▶ TAREA ASIGNADA A
Di si cada afirmación coincide con el relato de los garbanzos: (i) los niños fueron encerrados en el sobrao como castigo; (ii) en el corral no había animales; (iii) a la hora de la merienda les dieron pan y morcilla patatera. Responde sí o no a cada una y cita literalmente las palabras del relato que lo deciden.
▶ TAREA ASIGNADA B
Reproduce sin ningún cambio el pasaje del relato de los garbanzos que va desde "Un rato después" hasta "productos del campo.".
▶ TAREA ASIGNADA C
Prosigue el relato del castigo con los garbanzos a partir de la última frase del fragmento.

▶ FRAGMENTO PROPORCIONADO
........
Ya habrá adivinado el lector la poca sustancia que el caldo de su cocción aportaba la sopa de pan que se ponía de primer plato.
Pues estos eran los garbanzos que teníamos delante de nosotros. De la sopa (que tampoco nos gustaba) ya no había.
-Eso os pasa por llegar tarde, decía mi tía.
Un rato después aún seguían los garbanzos en los platos y nosotros enfurruñados
-¡¿Así que no queréis, eh?!.¡Pues hale, castigados sin comer!. Y os vais al corral que nosotros nos vamos todos a siesta.
No estaba mal. Al menos no nos encerraban en una habitación, o en el sobrao en cuyas trojes mi tío Manolo Portales (marido de Nicolasa) guardaba los cereales y otros productos del campo.
Y allí nos fuimos encantados los tres, incluso orgullosos de habernos salido con la nuestra dejando en el plato los garbanzos
El corral estaba situado en la corralá de enfrente de casa, al fondo ciego de la misma. Era entonces más grande que ahora ya que sobre parte del mismo se construyó después una casa y en él no había animales, tan solo leña, picón y trastos.
Y precisamente por la acumulación de tanto trasto inservible en su mayoría, no nos costó mucho iniciar juegos de todo tipo y pasar el tiempo encantados. Hasta que llegó la hora de la merienda. La merendilla que decíamos. Y volvimos a casa decididos
-Queremos la merendilla, dijimos acercándonos a la mesa
-Sentaros que ahora os la pongo
Y nos sentemos con gran gazuza esperando la llegada de al menos un cacho de pan y morcilla patatera. Ilusos de nosotros. Mi tía llegó y nos colocó delante los platos con los garbanzos de a mediodía. Seguían duros y estaban fríos. Ni los probamos.
-¿No queréis?. Pues nada, al corral
Iniciamos una serie de protestas y Juan amagó con el inicio de pataleos y volteretas, pero se frenó viendo la mirada de su madre.
-Pues a mí si tienes que dame la merendilla que soy forastera, y estoy de veraneo, argumentó sin mucha convicción la Fefa
-¡Al corral!
-Cabizbajos enfilamos la corralá sin decir palabra
-¿Y ahora qué hacemos?
-¿Jugamos a las misas?
Era esta una solución bastante utilizada entre nosotros pues tanto la Fefa como nosotros éramos nietos de sacristanes; yo incluso también hijo, y la relación con las cosas de la Iglesia era muy fluida y abundante.
Rápidamente creamos el ambiente apropiado. Con dos troncos y una tabla improvisamos un altar no más alto que nuestras rodillas pero perfecto en nuestra imaginación. Con un trapo de color me improvisé una casulla y coloque una tira ancha y rota de manípulo colgando del brazo. Sería el oficiante.
........
Entradas de datos almacenadas:

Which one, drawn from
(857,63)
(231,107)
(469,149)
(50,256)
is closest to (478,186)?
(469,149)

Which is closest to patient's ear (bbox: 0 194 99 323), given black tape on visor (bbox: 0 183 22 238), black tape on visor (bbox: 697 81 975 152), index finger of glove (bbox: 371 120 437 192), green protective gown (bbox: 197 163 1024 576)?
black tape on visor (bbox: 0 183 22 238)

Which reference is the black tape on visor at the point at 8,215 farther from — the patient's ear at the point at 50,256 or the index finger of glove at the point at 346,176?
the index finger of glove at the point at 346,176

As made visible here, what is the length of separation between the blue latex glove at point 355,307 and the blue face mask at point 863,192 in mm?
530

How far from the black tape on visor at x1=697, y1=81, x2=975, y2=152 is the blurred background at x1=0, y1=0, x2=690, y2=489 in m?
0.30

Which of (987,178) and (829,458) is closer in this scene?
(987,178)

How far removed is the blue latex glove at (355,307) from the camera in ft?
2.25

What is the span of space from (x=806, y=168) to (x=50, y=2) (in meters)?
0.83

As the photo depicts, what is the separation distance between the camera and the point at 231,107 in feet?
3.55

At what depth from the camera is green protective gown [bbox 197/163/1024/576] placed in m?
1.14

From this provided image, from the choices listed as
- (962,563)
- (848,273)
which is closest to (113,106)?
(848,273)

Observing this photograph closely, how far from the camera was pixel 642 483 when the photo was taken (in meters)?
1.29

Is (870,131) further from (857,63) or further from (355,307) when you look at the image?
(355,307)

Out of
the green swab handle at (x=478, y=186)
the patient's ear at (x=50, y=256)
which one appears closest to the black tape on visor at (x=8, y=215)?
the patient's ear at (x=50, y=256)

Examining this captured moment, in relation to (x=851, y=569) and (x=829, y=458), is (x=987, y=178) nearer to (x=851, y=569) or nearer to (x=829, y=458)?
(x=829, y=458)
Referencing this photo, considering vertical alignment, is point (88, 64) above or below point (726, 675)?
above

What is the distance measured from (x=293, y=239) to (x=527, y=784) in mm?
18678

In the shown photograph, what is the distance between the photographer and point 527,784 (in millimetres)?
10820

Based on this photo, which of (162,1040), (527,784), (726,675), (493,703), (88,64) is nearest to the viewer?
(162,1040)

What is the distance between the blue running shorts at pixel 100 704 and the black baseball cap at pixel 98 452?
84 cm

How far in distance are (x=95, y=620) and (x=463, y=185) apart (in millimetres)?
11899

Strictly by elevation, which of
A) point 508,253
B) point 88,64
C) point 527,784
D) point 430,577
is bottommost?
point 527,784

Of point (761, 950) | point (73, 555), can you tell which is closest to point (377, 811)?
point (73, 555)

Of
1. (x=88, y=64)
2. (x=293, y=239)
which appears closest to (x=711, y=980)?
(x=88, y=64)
........
▶ RESPUESTA A
(i) No: «Al menos no nos encerraban en una habitación, o en el sobrao».
(ii) Sí: «en él no había animales, tan solo leña, picón y trastos».
(iii) No: «Mi tía llegó y nos colocó delante los platos con los garbanzos de a mediodía.»

▶ RESPUESTA B
Un rato después aún seguían los garbanzos en los platos y nosotros enfurruñados
-¡¿Así que no queréis, eh?!.¡Pues hale, castigados sin comer!. Y os vais al corral que nosotros nos vamos todos a siesta.
No estaba mal. Al menos no nos encerraban en una habitación, o en el sobrao en cuyas trojes mi tío Manolo Portales (marido de Nicolasa) guardaba los cereales y otros productos del campo.

▶ RESPUESTA C
Juan actuaría de monaguillo para lo que se agenció una vieja campanilla que en su día habría colgado del cuello de alguna cabra. La Fefa colocó una silla un poco alejada del altar y arrodillándose en ella se colocó a la cabeza otro trapo que, aunque viejo y roto, haría estupendamente las veces de velo. Muchos recordareis (y a los otros os lo digo yo ahora) que entonces era obligatorio para las mujeres acudir al templo con la cabeza cubierta, y mi prima cumplía esta norma dando así formalidad al juego.
-Introibo ad altare Dei, inicié el oficio persignándome a la vez que lo hacían Juan y Fefa
Y Juan quiso contestar tan rápido que se encasquilló en el Addddd … Deeeeumm.. hasta que al final completó la respuesta a toda velocidad
-Ad Deum qui laetificat juventutem meam
En este tipo de juegos nos transformábamos. Lo hacíamos todo solemne y lento, convencidos de que aquello no era un juego sino una realidad en el tiempo y el espacio. Yo era verdaderamente cura y el corral era un templo con todas las de la ley.
Mi prima, de natural inquieta y un tanto revoltosa, mantenía el tipo de rodillas en aquella vieja silla sin un solo gesto de protesta o cansancio.
Como comprenderá el lector, la misa iba a tirones y eran más los gestos que el oficiar. Saltándonos el credo y otra preces, me puse a alzar una figurada hostia mientas mi primo Juan tocaba sin parar la campanilla y mi prima bajaba la cabeza. No duró más el oficio.
-Ya me duelen las rodillas y tengo hambre, me voy, dijo mi prima tirando el velo y quitando la silla que arrimó contra la pared.
El sol cubría ya de rojo el horizonte cuando decidimos volver a casa.
-Tía ¿podemos cenar ya?, dijo la Fefa tomando de nuevo la iniciativa.
-Claro que sí ahí tenéis los garbanzos. Y nos los puso otra vez sobre la mesa.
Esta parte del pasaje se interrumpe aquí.